1578 yılında inşa edilen köprü, Paris’in ilk taş köprüsü olma özelliğini taşıyor. Yapıldığında, Yeni Köprü adını alan yapı, günümüzde şehrin en eski köprüsü olarak hala kullanılmakta. 1872 yılında Pierre Auguste Renoir’ın “Le Pont-Neuf” adını verdiği eserde güneşli günde görülen köprüyü, diğer empresyonist sanatçılarda sıklıkla resmetmiş.

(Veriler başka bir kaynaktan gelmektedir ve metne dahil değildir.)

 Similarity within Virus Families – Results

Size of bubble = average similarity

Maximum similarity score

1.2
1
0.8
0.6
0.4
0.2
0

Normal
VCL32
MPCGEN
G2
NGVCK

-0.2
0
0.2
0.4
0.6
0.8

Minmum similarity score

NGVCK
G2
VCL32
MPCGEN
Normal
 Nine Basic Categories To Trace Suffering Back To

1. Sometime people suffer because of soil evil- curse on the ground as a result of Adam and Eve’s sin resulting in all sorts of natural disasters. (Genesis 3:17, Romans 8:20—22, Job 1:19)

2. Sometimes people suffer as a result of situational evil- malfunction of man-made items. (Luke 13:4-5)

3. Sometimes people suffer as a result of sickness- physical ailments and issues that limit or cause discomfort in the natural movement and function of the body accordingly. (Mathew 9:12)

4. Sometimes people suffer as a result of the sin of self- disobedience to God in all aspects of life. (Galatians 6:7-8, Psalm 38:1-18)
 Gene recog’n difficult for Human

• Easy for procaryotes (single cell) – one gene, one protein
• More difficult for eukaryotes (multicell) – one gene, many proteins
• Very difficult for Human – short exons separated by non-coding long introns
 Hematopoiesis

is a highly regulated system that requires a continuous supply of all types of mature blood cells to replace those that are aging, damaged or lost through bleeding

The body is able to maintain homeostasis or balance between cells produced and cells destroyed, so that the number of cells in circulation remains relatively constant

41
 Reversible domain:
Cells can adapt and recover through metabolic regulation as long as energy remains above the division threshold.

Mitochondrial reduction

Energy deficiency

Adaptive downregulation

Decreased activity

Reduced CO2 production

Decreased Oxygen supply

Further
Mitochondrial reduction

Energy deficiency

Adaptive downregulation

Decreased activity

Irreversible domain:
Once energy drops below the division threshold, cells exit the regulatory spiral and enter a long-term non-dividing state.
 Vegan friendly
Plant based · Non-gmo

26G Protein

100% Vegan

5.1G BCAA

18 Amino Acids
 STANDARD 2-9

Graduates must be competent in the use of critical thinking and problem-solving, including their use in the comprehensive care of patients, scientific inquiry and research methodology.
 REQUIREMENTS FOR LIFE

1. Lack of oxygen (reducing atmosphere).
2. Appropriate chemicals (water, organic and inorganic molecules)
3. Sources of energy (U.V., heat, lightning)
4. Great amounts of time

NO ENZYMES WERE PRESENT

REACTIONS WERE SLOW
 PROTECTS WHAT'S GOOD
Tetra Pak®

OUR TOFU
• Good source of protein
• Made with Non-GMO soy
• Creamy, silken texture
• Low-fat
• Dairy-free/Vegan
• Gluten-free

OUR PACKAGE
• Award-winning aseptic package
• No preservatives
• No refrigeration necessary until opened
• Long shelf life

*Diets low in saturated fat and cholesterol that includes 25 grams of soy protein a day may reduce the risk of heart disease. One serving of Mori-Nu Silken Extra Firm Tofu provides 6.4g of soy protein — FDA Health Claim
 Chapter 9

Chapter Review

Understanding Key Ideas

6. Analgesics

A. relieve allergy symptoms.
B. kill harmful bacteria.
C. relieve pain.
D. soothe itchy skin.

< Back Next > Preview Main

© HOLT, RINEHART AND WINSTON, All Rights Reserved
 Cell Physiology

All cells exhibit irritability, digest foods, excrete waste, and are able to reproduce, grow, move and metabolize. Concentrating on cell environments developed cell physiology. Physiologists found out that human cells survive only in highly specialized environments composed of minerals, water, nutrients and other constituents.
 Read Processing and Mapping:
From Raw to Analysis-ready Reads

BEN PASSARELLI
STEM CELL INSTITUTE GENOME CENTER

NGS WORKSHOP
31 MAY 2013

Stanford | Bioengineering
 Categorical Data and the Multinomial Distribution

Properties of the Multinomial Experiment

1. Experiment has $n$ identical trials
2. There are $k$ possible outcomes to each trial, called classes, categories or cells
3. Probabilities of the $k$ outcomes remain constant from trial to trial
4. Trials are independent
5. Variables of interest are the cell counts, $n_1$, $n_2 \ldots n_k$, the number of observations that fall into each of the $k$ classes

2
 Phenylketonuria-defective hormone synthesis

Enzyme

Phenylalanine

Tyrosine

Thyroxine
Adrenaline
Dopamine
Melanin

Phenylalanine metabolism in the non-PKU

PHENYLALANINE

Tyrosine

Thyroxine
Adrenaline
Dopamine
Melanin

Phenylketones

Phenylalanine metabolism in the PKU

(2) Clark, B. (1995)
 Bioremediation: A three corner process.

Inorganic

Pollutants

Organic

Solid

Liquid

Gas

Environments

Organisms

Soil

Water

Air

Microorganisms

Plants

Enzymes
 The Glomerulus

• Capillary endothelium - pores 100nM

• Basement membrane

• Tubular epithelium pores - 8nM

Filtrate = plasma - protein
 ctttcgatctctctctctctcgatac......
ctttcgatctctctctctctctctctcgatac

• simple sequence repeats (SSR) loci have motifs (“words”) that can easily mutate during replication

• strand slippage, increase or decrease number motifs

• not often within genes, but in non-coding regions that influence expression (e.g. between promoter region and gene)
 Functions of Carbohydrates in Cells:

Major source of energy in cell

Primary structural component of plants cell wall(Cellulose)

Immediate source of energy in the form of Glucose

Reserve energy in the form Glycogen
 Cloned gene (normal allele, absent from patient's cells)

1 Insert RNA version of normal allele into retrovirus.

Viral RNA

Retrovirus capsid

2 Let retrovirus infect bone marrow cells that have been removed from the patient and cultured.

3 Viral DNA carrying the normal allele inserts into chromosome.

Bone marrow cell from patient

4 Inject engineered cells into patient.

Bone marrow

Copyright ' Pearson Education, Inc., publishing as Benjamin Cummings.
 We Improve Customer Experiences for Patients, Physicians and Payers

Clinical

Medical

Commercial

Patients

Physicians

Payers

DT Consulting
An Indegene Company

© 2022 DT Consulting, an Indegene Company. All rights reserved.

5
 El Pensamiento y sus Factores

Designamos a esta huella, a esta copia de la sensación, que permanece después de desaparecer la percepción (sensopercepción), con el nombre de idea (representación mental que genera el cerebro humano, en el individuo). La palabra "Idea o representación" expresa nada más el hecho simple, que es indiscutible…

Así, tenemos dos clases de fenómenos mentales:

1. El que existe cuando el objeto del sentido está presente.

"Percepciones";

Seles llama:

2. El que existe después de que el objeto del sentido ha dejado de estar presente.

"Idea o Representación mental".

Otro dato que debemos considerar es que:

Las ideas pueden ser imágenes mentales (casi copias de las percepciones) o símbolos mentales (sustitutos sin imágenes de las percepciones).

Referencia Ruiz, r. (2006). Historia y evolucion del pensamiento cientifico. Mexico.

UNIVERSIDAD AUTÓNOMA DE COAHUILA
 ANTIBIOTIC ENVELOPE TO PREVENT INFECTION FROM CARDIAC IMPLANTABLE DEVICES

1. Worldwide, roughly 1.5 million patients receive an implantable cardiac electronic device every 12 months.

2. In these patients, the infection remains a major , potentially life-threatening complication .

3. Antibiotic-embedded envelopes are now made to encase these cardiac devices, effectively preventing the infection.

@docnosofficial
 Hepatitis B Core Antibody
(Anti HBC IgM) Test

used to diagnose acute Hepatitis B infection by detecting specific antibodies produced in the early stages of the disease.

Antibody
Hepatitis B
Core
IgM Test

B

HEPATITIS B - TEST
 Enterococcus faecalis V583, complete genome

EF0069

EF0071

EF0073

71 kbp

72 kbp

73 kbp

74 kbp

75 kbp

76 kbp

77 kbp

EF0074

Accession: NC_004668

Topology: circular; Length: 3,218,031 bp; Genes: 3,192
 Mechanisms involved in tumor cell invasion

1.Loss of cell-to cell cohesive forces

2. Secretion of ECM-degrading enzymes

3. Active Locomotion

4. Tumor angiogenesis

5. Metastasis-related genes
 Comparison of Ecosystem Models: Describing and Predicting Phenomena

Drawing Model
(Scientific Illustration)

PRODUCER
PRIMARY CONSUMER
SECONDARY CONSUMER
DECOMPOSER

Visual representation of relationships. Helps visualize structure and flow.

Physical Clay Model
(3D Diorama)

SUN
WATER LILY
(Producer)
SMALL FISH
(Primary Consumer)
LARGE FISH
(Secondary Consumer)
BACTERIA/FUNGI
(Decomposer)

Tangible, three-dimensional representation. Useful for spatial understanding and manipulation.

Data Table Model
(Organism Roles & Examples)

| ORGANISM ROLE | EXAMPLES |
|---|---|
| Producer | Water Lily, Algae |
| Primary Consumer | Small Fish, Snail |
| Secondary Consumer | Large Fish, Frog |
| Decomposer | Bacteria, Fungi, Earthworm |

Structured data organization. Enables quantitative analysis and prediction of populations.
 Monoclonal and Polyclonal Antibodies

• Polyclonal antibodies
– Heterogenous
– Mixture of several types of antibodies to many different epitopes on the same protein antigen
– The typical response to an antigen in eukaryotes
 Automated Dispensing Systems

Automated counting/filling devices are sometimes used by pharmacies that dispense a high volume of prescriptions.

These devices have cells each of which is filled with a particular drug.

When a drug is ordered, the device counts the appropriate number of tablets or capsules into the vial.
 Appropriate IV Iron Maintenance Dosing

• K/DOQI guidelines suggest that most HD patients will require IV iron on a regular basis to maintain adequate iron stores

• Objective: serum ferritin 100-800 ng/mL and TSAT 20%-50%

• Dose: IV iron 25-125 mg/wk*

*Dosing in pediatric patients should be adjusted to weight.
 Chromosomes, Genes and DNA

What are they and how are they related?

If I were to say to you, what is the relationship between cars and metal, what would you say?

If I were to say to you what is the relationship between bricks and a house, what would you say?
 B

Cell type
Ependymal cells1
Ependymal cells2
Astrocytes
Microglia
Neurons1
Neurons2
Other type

Sanatçı Frédéric Bazille’in “Bazille’in Stüdyosu, 9 rue de la Condamine” isimli eser, 28 yaşında savaşta vefat eden Jean Frédéric Bazille imzasını taşıyor. Tablonun merkezinde görülen ressamın, uzun süre bu alanı Renoir ile paylaştığı da biliniyor. Tablodaki figürlerin Manet, Renoir gibi yıldızı parlayan ressamlar olduğu, Bazille’in babasına yazdığı mektup sayesinde biliniyor. Apartman, empresyonistlere meraklılar tarafından sıklıkla ziyaret ediliyor.